Question

A cylinder of radius $ 12cm $ contains water up to the height of $ 20cm $ . A spherical iron ball is dropped into the cylinder and thus water level is raised by $ 6.75cm $ . What is the radius of the ball?

Answer 1

Hint: For answering this question we will use the given information A cylinder of radius $ 12cm $ contains water up to the height of $ 20cm $. The aspherical iron ball is dropped into the cylinder and thus water level is raised by $ 6.75cm $. So we can say that when the spherical iron ball is dropped into the cylinder the volume of the water raised will be equal to the volume of the spherical iron ball stated from Archimedes’ principle.

Complete step by step answer:
Now considering the question we have a cylinder of radius $ 12cm $ contains water up to the height of $ 20cm $. Aspherical iron ball is dropped into the cylinder and thus water level is raised by $ 6.75cm $.
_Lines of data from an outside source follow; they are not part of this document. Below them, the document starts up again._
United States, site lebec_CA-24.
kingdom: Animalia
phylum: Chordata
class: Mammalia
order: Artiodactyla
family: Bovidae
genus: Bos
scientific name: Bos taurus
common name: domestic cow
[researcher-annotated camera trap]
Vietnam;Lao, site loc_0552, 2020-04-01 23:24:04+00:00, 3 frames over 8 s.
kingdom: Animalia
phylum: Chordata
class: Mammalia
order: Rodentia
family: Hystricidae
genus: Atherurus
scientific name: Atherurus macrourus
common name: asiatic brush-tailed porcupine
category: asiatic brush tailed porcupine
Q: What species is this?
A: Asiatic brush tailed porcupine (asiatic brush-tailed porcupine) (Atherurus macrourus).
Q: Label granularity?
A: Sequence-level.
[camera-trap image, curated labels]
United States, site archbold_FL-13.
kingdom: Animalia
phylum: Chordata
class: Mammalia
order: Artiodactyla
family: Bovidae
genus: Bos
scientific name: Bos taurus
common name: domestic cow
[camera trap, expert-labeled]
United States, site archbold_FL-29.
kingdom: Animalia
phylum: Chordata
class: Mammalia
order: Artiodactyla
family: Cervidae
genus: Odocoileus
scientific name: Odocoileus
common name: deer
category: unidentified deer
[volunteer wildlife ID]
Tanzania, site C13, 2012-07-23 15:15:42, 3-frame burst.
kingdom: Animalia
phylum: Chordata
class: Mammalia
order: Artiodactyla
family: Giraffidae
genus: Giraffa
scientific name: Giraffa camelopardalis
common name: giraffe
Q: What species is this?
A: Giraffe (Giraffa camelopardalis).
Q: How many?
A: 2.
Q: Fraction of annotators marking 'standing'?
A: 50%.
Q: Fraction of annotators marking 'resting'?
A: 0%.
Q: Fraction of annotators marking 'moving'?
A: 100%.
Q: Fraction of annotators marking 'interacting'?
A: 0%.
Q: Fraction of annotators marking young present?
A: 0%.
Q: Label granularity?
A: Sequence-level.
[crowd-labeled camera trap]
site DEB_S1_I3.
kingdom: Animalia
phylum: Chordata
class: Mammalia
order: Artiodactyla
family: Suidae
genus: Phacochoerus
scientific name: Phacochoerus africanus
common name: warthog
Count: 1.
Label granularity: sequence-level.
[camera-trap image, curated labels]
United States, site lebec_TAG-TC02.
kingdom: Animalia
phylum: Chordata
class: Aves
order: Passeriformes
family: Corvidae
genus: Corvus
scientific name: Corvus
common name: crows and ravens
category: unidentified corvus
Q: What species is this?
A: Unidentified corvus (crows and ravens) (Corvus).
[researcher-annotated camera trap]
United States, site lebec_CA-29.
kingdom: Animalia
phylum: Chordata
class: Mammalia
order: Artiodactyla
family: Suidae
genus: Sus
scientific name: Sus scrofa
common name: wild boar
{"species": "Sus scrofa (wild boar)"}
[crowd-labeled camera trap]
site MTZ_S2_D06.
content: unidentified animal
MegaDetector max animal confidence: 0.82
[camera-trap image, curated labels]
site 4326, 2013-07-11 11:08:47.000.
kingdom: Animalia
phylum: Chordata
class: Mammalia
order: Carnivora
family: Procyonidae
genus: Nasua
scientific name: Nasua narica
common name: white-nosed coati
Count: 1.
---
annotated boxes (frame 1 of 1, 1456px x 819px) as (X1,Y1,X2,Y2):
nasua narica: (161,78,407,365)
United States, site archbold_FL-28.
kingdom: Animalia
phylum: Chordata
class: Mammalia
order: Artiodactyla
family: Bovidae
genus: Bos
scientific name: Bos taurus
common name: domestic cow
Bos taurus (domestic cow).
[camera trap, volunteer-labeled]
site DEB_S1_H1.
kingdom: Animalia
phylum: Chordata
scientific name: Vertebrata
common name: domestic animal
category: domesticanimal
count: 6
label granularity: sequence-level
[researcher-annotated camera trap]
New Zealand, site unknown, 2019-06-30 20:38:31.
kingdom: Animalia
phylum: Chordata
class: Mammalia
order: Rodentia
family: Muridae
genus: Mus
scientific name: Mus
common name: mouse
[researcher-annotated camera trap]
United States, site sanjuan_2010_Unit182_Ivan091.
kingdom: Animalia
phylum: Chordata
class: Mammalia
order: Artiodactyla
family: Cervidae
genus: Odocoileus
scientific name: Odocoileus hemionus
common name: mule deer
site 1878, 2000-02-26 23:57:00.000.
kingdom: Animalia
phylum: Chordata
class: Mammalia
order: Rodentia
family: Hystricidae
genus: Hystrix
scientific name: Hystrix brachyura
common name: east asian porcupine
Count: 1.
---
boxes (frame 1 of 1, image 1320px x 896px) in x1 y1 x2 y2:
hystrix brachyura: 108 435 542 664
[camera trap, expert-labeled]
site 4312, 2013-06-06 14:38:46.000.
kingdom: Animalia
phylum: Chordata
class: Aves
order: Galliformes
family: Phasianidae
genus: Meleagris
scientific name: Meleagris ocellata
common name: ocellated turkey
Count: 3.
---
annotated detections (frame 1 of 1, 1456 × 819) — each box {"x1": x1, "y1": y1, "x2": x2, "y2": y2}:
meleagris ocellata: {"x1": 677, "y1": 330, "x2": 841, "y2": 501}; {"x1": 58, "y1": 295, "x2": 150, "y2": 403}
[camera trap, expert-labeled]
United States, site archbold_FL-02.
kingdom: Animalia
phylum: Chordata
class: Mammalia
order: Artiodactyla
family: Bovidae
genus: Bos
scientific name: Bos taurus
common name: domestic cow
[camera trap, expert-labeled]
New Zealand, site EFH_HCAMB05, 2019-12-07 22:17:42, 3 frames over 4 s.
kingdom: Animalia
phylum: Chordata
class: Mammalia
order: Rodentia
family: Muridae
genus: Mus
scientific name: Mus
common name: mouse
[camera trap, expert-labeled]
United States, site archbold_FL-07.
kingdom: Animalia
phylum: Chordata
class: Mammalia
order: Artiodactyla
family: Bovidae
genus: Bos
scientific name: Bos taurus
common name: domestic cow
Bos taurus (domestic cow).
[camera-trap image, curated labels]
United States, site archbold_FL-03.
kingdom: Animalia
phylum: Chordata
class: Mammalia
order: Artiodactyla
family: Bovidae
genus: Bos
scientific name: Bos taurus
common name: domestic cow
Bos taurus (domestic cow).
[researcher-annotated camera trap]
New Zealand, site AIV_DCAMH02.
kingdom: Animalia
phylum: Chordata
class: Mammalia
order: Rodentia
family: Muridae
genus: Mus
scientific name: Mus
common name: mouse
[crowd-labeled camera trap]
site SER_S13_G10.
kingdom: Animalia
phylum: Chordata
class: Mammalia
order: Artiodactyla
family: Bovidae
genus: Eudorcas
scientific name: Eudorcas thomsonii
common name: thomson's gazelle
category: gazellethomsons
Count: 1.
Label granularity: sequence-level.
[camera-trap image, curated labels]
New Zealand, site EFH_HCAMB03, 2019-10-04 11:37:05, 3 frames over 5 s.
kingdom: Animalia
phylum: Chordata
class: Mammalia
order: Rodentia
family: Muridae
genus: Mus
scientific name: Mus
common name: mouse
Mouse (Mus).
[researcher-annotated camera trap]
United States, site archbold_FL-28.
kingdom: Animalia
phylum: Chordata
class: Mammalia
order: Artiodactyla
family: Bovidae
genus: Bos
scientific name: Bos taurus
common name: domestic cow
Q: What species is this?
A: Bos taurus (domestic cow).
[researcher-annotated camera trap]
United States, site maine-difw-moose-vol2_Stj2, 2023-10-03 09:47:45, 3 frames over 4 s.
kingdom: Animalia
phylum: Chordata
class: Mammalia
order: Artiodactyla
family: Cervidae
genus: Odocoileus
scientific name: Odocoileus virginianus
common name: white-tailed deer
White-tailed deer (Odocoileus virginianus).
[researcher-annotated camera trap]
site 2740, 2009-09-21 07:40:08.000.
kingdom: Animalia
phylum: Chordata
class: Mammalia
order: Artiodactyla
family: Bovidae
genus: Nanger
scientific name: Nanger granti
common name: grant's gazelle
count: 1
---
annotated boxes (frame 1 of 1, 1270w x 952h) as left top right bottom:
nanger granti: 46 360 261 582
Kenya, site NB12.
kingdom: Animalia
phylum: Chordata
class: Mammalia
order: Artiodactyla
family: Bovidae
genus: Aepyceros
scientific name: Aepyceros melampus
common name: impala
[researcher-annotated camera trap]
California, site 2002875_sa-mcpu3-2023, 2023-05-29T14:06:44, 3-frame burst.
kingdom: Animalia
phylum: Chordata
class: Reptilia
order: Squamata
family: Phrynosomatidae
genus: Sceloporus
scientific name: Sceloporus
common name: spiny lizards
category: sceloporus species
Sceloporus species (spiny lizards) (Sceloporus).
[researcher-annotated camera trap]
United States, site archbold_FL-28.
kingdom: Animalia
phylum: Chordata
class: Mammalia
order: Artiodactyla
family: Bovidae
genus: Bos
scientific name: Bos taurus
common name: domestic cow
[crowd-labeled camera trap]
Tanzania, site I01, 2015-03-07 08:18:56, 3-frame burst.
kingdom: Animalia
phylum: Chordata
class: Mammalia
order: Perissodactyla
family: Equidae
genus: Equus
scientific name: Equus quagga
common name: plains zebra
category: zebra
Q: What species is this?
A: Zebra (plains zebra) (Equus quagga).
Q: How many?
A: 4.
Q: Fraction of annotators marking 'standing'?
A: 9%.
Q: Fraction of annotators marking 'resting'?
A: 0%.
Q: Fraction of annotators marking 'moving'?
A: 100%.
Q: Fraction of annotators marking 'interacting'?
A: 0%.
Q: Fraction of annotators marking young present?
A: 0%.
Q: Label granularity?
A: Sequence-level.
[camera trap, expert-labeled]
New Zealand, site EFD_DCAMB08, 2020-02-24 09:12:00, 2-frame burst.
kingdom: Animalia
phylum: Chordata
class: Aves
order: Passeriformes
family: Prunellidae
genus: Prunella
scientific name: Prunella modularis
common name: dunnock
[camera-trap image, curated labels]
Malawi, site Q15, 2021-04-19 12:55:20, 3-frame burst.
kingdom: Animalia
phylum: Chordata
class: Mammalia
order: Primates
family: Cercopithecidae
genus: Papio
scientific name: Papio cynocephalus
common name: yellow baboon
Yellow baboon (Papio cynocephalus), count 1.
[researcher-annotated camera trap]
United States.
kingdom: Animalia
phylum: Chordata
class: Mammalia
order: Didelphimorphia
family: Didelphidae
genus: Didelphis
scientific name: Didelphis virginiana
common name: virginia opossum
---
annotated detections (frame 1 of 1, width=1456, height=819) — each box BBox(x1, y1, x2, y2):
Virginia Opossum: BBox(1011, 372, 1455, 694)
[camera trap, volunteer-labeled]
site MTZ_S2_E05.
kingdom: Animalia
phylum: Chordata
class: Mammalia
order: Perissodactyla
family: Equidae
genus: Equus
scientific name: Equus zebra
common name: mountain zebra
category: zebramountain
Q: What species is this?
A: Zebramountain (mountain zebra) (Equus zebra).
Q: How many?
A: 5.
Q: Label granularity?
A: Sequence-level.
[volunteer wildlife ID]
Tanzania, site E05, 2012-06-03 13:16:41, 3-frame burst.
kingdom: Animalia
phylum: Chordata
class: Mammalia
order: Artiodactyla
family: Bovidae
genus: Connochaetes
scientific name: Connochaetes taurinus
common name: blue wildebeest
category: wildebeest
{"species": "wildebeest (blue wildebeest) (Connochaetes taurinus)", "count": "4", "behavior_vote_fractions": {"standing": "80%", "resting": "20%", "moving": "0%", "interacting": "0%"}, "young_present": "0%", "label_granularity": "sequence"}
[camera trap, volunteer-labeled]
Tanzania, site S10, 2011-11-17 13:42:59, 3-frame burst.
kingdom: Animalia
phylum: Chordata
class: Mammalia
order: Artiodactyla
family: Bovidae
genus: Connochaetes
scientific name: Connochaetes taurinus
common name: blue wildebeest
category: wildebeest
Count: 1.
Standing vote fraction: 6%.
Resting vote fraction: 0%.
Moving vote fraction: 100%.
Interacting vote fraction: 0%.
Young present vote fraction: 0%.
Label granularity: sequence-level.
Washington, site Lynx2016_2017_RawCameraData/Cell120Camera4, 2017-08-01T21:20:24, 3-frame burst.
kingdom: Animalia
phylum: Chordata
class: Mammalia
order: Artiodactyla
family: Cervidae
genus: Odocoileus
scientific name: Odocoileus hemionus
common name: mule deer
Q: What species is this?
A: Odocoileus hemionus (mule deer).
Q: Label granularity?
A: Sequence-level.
From the concept of Archimedes’ principle, we can state that the volume of the water raised in the cylinder will be equal to the volume of the spherical iron ball dropped.
The volume of the spherical iron ball is given by the formulae $ \dfrac{4}{3}\pi {{r}^{3}} $ .
Let us assume that the radius of the spherical iron ball will be $ {{r}_{1}} $ .
The volume of the cylinder is given by the formulae $ \pi {{r}^{2}}h $ .
Initially the volume of water present in the cylinder is $ \pi {{\left( 12 \right)}^{2}}\left( 20 \right) $ because the radius of the cylinder is given as $ 12cm $ and the height of the water in the cylinder is given as $ 20cm $ .
After dropping the spherical iron ball the height of the water is raised by $ 6.75cm $ . Hence the volume of the water present in the cylinder after this we will have $ \pi {{\left( 12 \right)}^{2}}\left( 12+6.75 \right) $ .
Hence the volume of water raised in the cylinder is $ \pi {{\left( 12 \right)}^{2}}\left( 6.75 \right) $ which will be equal to the volume of the spherical iron ball dropped is $ \dfrac{4}{3}\pi r_{1}^{3} $ . Mathematically it can be given as

$ \begin{align}
  & \dfrac{4}{3}\pi r_{1}^{3}=\pi {{\left( 12 \right)}^{2}}\left( 6.75 \right) \\
 & \Rightarrow \dfrac{4}{3}r_{1}^{3}={{\left( 12 \right)}^{2}}\left( 6.75 \right) \\
 & \Rightarrow r_{1}^{3}={{\left( 12 \right)}^{2}}\left( \dfrac{675}{100} \right)\left( \dfrac{3}{4} \right) \\
\end{align} $
Now by further simplifying this we will have
 $ \begin{align}
  & \Rightarrow r_{1}^{3}={{\left( 12 \right)}^{2}}\left( \dfrac{675}{100} \right)\left( \dfrac{3}{4} \right) \\
 & \Rightarrow r_{1}^{3}=\left( {{3}^{2}}\times {{4}^{2}} \right)\left( {{5}^{2}}\times {{3}^{3}} \right)3\left( \dfrac{1}{{{5}^{2}}\times {{2}^{2}}\times 4} \right) \\
 & \Rightarrow r_{1}^{3}={{3}^{3}}\times {{3}^{3}} \\
 & \Rightarrow {{r}_{1}}=9cm \\
\end{align} $
Therefore we can conclude that the radius of the spherical iron ball is $ 9cm $ .
Note:
 While answering questions of this type we should be sure with our calculations. We should be aware of Archimedes’ principle, when the spherical iron ball is dropped into the cylinder the volume of the water raised will be equal to the volume of the spherical iron ball. The volume of the sphere is given by the formulae $ \dfrac{4}{3}\pi {{r}^{3}} $ . The volume of the cylinder is given by the formulae $ \pi {{r}^{2}}h $ .